TEXT PROVIDED -
-- Start --

The next day I had a meeting with Keith Kleine of the American Association of Equine Practitioners. The graduate advisor of my fraternity works for the AAEP and recommended that I speak with Mr. Kleine for some additional guidance. I had a great talk with Mr. Kleine and found out that he knew Darren Rogers from Churchill Downs. I told Mr. Kleine that there were no openings at Churchill Downs, but he encouraged me to contact Mr. Rogers again to see if the situation had changed and if there were any positions available.

After meeting with Mr. Kleine, I got really busy with school and it seemed like I had a test or paper due every day. Eventually, things calmed down and I had the time to send Mr. Rogers an e-mail to check in on the situation at Churchill Downs. He responded to my e-mail rather quickly and asked if I could meet with him. We worked out a date and time and I went to meet with him on April 3rd.

We talked for a couple of hours about all sorts of things. I talked a lot about myself, obviously, but we also talked a lot about horse racing in general. It was a good discussion and, before I left his office, Mr. Rogers informed me that a position in the Media/Communications Department was available. He told me that he would speak with John Asher, Vice President of Racing Communications, and then contact me in a few days about whether or not I would be invited back for a second interview.

About a week and a half later, I received an e-mail from Mr. Rogers asking if I could come meet with him and Mr. Asher on April 17th. Of course, I said that I could meet with them. I traveled back to Churchill Downs and my meeting with Mr. Asher and Mr. Rogers was very similar to my meeting with Mr. Rogers a couple of weeks earlier. Basically, I talked a lot about myself: how I got interested in horse racing, my educational background, work history, etc. We also talked about some Kentucky Derby history and the Triple Crown trail.

-- End --

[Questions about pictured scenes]

-- Start --

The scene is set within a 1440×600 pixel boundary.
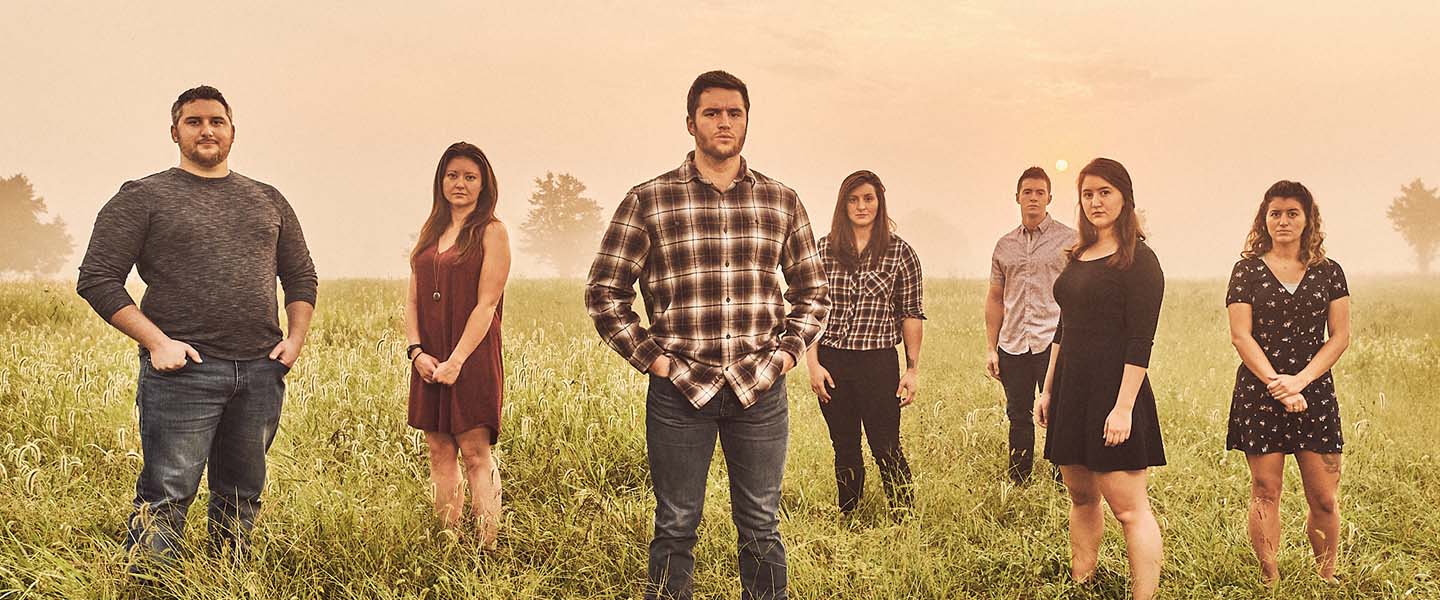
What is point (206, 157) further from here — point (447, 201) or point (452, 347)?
point (452, 347)

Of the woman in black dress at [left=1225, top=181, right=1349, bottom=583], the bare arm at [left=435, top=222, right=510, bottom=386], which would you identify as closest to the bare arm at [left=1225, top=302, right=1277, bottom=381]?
the woman in black dress at [left=1225, top=181, right=1349, bottom=583]

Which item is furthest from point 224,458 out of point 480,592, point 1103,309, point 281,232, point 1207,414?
point 1207,414

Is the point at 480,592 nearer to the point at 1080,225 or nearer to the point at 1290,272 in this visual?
the point at 1080,225

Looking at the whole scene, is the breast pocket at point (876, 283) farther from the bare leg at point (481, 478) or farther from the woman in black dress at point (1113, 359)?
the bare leg at point (481, 478)

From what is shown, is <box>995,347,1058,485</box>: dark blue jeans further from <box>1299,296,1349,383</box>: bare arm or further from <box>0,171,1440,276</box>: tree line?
<box>0,171,1440,276</box>: tree line

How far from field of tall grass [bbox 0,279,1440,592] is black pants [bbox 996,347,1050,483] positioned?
0.23 m

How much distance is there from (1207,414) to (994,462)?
356cm

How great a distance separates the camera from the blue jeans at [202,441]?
4.07 metres

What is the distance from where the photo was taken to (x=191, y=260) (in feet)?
13.5

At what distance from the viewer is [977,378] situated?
40.8 ft

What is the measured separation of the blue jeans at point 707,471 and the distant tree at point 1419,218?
3502 inches

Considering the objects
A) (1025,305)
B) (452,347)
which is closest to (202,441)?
(452,347)

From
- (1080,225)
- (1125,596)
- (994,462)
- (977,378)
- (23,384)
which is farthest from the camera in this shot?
(977,378)

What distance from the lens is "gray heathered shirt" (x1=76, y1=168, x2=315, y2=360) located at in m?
4.00
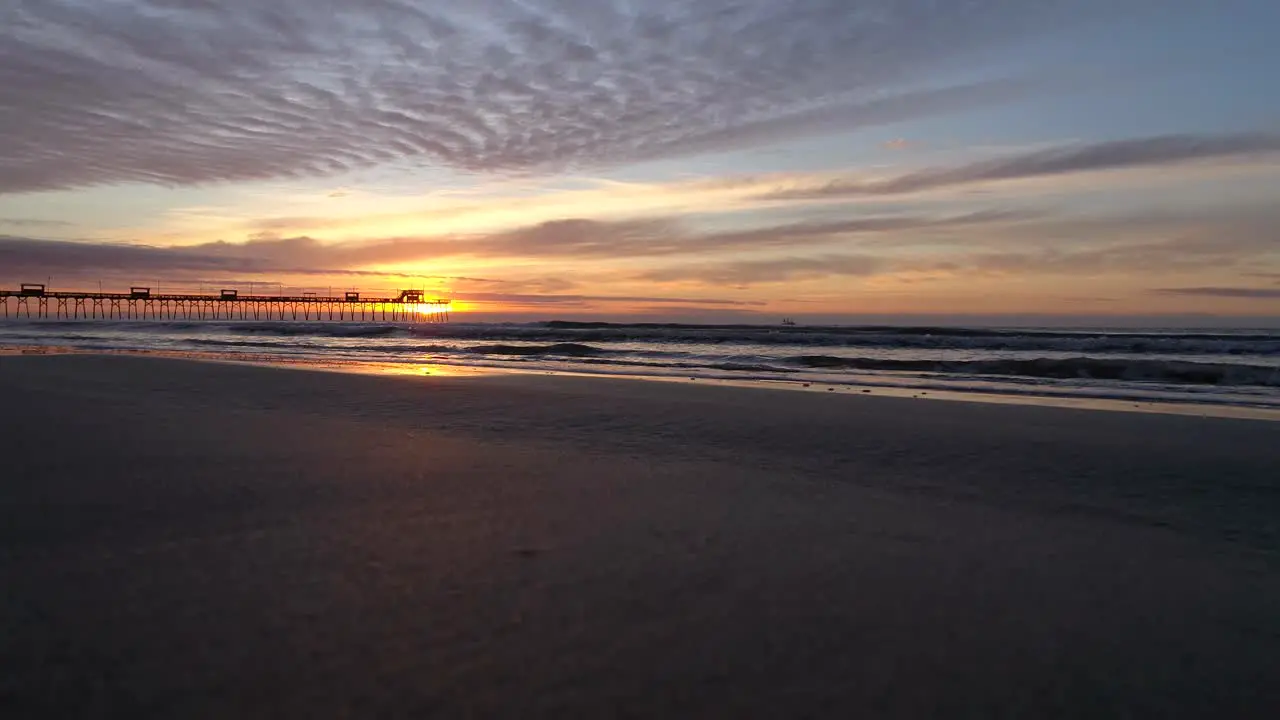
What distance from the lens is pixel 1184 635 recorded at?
10.6 feet

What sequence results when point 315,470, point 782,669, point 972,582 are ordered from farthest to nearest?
point 315,470 → point 972,582 → point 782,669

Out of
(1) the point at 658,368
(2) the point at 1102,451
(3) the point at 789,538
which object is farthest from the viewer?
(1) the point at 658,368

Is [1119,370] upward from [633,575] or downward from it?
upward

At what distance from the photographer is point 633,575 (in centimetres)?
380

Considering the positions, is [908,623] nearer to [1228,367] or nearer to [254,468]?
[254,468]

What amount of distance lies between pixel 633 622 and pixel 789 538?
153 cm

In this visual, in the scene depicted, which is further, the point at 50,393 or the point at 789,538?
the point at 50,393

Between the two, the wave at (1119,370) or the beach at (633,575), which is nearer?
the beach at (633,575)

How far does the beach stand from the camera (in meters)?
2.68

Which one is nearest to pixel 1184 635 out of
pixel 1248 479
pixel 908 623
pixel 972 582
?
pixel 972 582

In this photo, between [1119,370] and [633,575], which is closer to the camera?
[633,575]

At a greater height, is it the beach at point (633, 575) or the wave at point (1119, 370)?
the wave at point (1119, 370)

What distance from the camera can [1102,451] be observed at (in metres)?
7.45

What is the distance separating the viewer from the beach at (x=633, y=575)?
2.68m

-- End --

REQUIREMENTS - In the text about the Churchill Downs job search, turn the paragraph that begins "We talked for a couple of hours" into a short bulleted list of its main facts.

SOLUTION TO THE PROBLEM -
- Mr. Rogers and I talked for a couple of hours, mostly about me and about horse racing in general.
- Before I left his office, he told me a position was open in the Media/Communications Department.
- He said he would speak with John Asher, Vice President of Racing Communications.
- He would then contact me in a few days about whether I would be invited back for a second interview.